Excerpted data:

^^^^

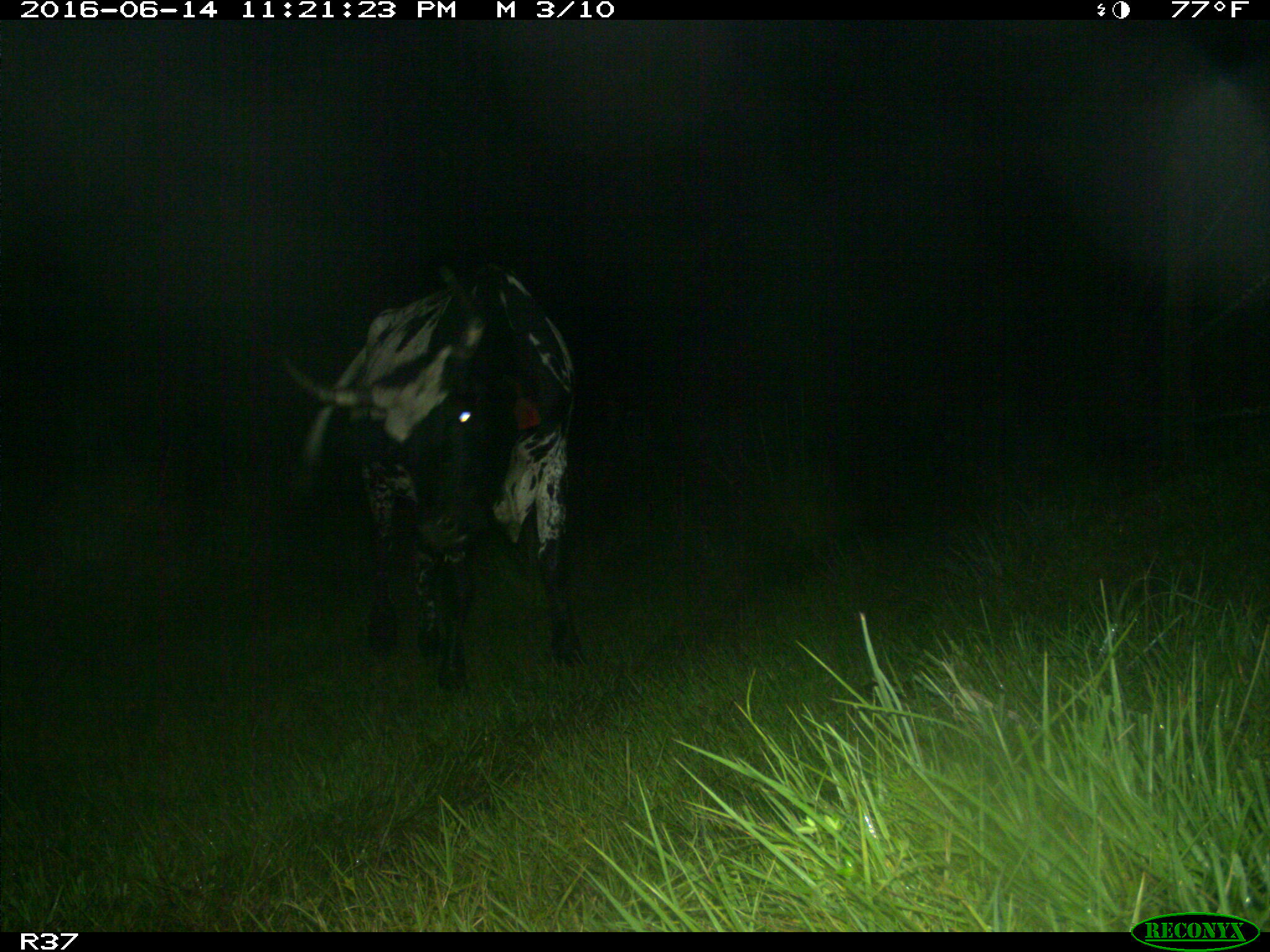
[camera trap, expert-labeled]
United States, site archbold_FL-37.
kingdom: Animalia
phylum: Chordata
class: Mammalia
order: Artiodactyla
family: Bovidae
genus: Bos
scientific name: Bos taurus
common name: domestic cow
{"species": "Bos taurus (domestic cow)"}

^^^^

Your answer should hold exactly the lines from the one containing "United States, site archbold_FL-37." through the end of the entries above, and nothing else.

United States, site archbold_FL-37.
kingdom: Animalia
phylum: Chordata
class: Mammalia
order: Artiodactyla
family: Bovidae
genus: Bos
scientific name: Bos taurus
common name: domestic cow
{"species": "Bos taurus (domestic cow)"}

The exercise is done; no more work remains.